You may know more about this than I do Ron but I heard where Microsoft is using the same programing as Linux. I also kind of remember where Microsoft stated Windows10 would be the last version.




They are implementing features that Linux has had for years. That makes some think it is coded on Linux, which it isn't.


They may both use snippets of similar code in some parts, but the base of each, is not the same. What most people were surprised to see after the rivalry between MS and Linux over the years, is that some Microsoft cloud Services run Linux servers, for reliability. While Microsoft has its own type of server software, it isn't as secure and reliable as Linux versions of server software. Mostly because Microsoft is proprietary, and only let their people see the code. Where Linux shares with many developers every day, that pour over the code looking for vulnerabilities or problems. 

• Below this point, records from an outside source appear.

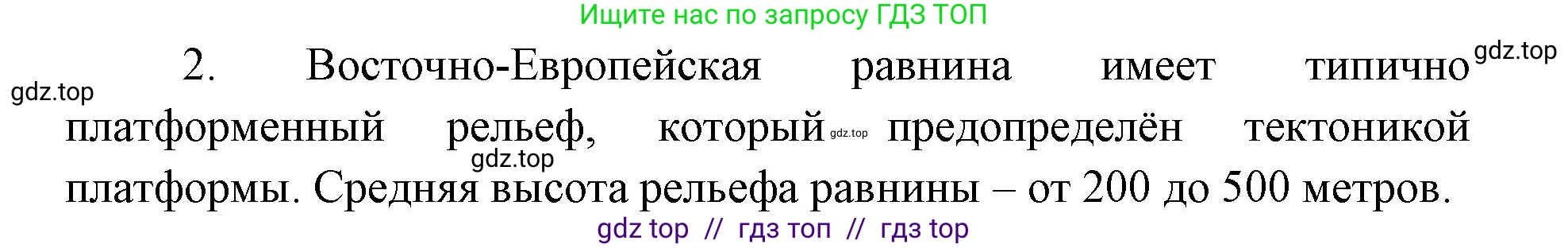 География, 8 класс Учебник, авторы: Алексеев Александр Иванович, Николина Вера Викторовна, Липкина Елена Карловна, Болысов Сергей Иванович, Кузнецова Галина Юрьевна, издательство Просвещение, Москва, 2023, жёлтого цвета, страница 85, номер 2, Решение2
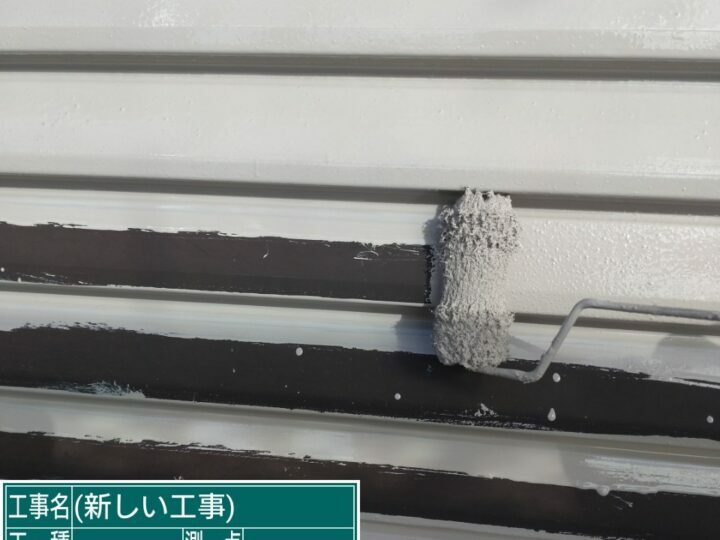 上塗り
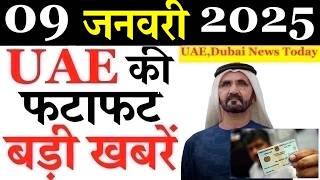 Latest UAE News of 09 January 2025 on  Emirates ID& Passport Renew,New Traffic Rule,Fine,Saudi Flood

I'm wondering about the “last version” thing as well. I foresee them at some point, just sending out entire updates with new features instead of partial features, that will be the precursor to subscription based OS, where you will pay a subscription to recieve automatic updates of features or major releases, instead of the free upgrades.


From what I gather and remember, Gates build windows originally on DOS, and then fine-tuned it to Q DOS which became their own version of the original free DOS. Then their finished product became the original Windows NT. Linux was  developed by Linus Torvalds as a totally different but “open” stand alone operating system.

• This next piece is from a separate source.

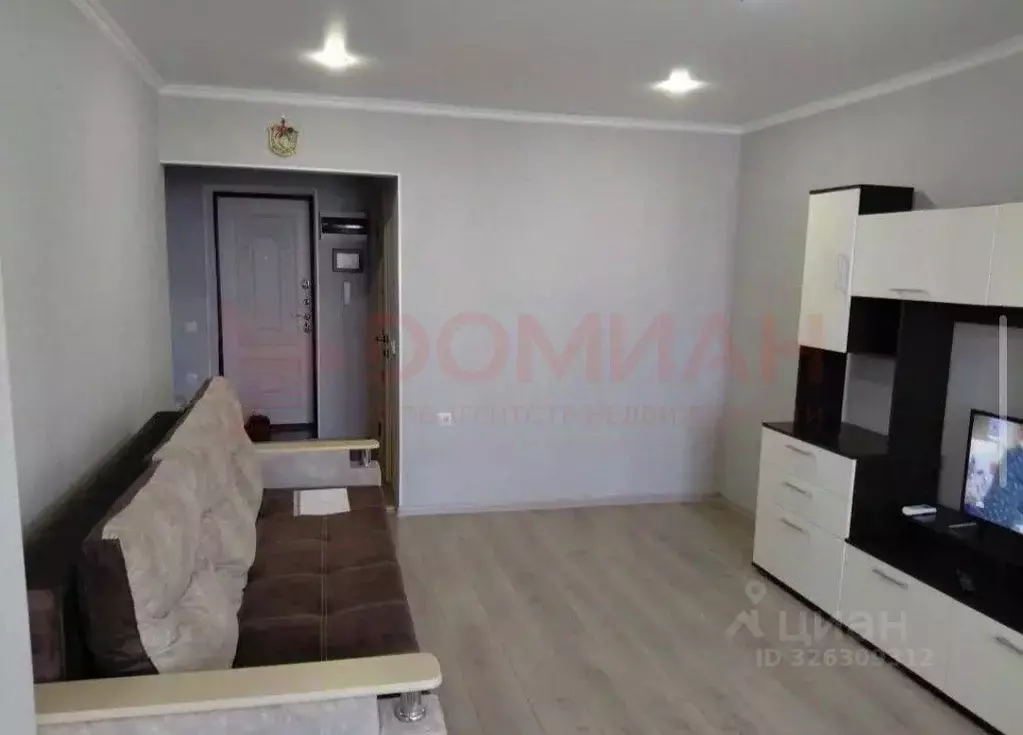 1-к кв. Ростовская область, Волгодонск ул. Ленина, 117 (36.0 м) - Фото 1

This is the explanation I found that was easiest to understand. I'll be glad to try to answer any further questions, or find answers to questions.

Windows and Linux have different underlying operating system architectures, and they are not based on the same code. They also have different historical roots, and while Linux has some Unix-like characteristics, Windows is not derived from Unix.

  1. Windows:

    • The core of the Windows operating system is known as the Windows NT kernel. Windows NT is a completely separate operating system family from Unix and Linux.
    • Windows NT was first released in 1993 with Windows NT 3.1 and has since evolved into various versions, including Windows 2000, Windows XP, Windows 7, Windows 8, and Windows 10.
    • Windows also has a legacy component known as the Windows Console, which is responsible for running command-line applications. The Windows Console is not Unix-based.
  2. Linux:

    • Linux is a Unix-like operating system. It is based on the Linux kernel, which was developed by Linus Torvalds in 1991. The kernel is the core component of the operating system, and it communicates with hardware to manage resources and perform various tasks.
    • The user-space utilities and libraries used in Linux distributions often come from the GNU Project, which provides a wide range of Unix-like tools and software.
    • Linux distributions (such as Ubuntu, Fedora, and CentOS) use the Linux kernel and the GNU tools, among others, to create complete operating systems.

While Linux has Unix-like features and can be considered Unix-like, it is not derived from the original Unix operating system. Instead, it is a Unix-like system created independently. Unix, on the other hand, is the name of an earlier operating system family that influenced the design of Linux and many other operating systems.

In summary, Windows and Linux have different core architectures, and neither is based on the other. They have different design philosophies and are not derived from the Unix operating system, although Linux is Unix-like in its design and user interface.